Check Your Prevailing Wage Worker Classifications
When is a laborer not a laborer? Potentially, when they’re an equipment operator — or working as anything else, for that matter. That’s because when agencies look for prevailing wage compliance, they aren’t necessarily looking at job titles. Instead, they want to know workers are being classified and paid for the work they’re doing. The trick is, different agencies might classify occupations differently and use different rules.

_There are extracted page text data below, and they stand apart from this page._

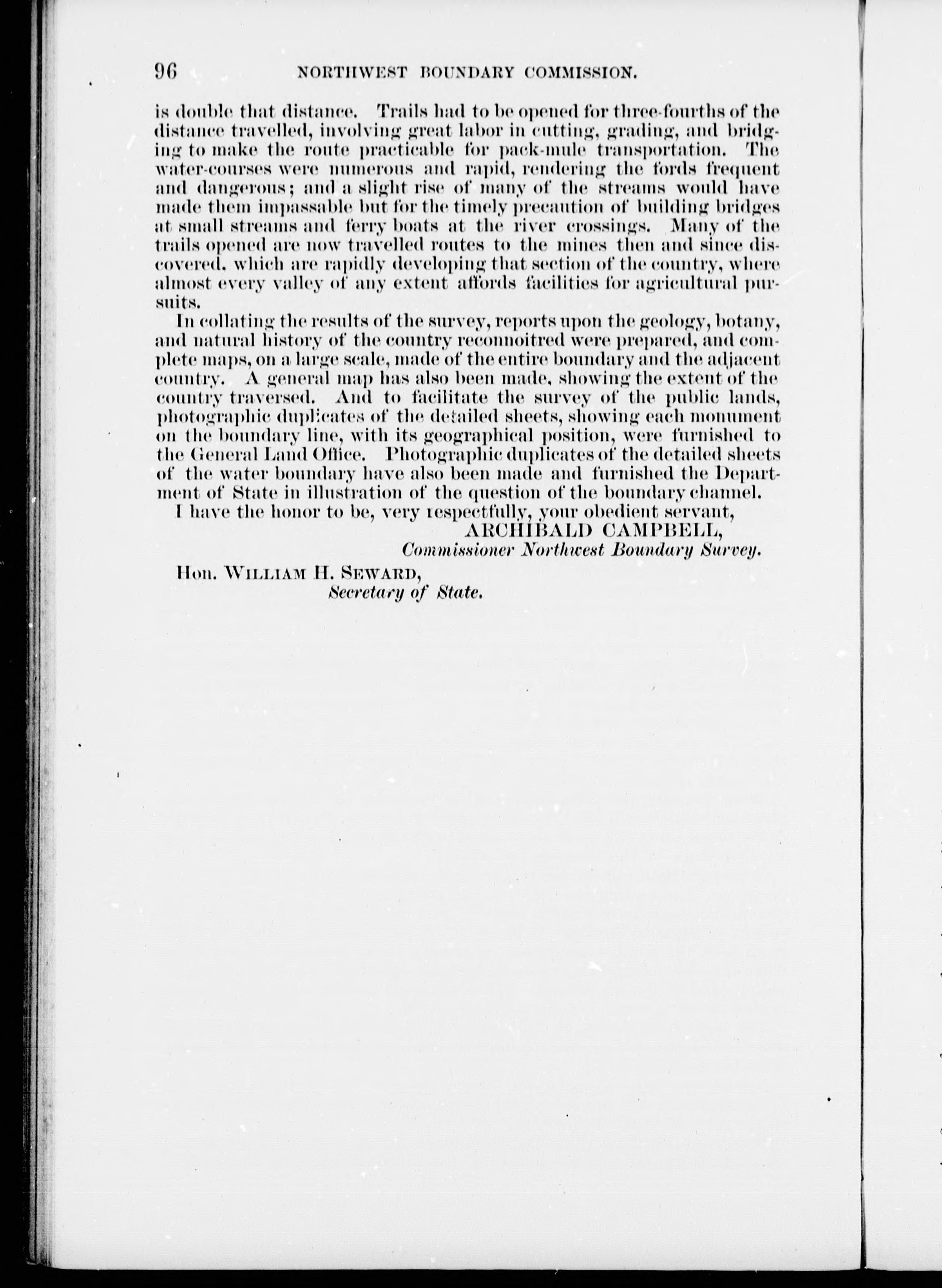 96 NORTHWEST BOUNDARY COMMISSION.

is double that distance. Trails had to be opened for three-fourths of the distance travelled, involving great labor in cutting, grading, and bridging to make the route practicable for pack-mule transportation. The water-courses were numerous and rapid, rendering the fords frequent and dangerous; and a slight rise of many of the streams would have made them impassable but for the timely precaution of building bridges at small streams and ferry boats at the river crossings. Many of the trails opened are now travelled routes to the mines then and since discovered, which are rapidly developing that section of the country, where almost every valley of any extent affords facilities for agricultural pursuits.

In collating the results of the survey, reports upon the geology, botany, and natural history of the country reconnoitred were prepared, and complete maps, on a large scale, made of the entire boundary and the adjacent country. A general map has also been made, showing the extent of the country traversed. And to facilitate the survey of the public lands, photographic duplicates of the detailed sheets, showing each monument on the boundary line, with its geographical position, were furnished to the General Land Office. Photographic duplicates of the detailed sheets of the water boundary have also been made and furnished the Department of State in illustration of the question of the boundary channel.

I have the honor to be, very respectfully, your obedient servant,

ARCHIBALD CAMPBELL,
Commissioner Northwest Boundary Survey.

Hon. WILLIAM H. SEWARD,
Secretary of State.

Your employee might have one primary trade classification, but if they switch from doing telecommunications to electrical to general laborer in a given week, your payroll may need to reflect each of those changes in work, pay scales and benefits. That said, some work performed outside of their primary classification might qualify as “incidental work” if it falls below a certain percentage of labor performed on that job in that week. In that case, they would just be paid for their primary classification. Again, this percentage can vary from jurisdiction to jurisdiction.
Knowing how to place employees in specific classifications is the other detail to keep your eye on. For example, there may be different levels of trades within one work classification — such as “Apprentice 1” and “Apprentice 2.” Additionally, someone operating a bulldozer might be on a different pay scale than someone operating a loader. Knowing how to differentiate the work your employees are doing based on the tasks they’re performing can save you time, fines and headaches down the road.
In order to make sure you’re staying compliant with classifications, pay scales and rates so you’re covered in case of an audit, make sure to do your research up front. Classifications can vary by state department of labor. Rates can vary by city or county and can even be specific to each job. Check with your job’s jurisdiction, look at current rates, and be sure to check back regularly, as rates may change every six months to a year.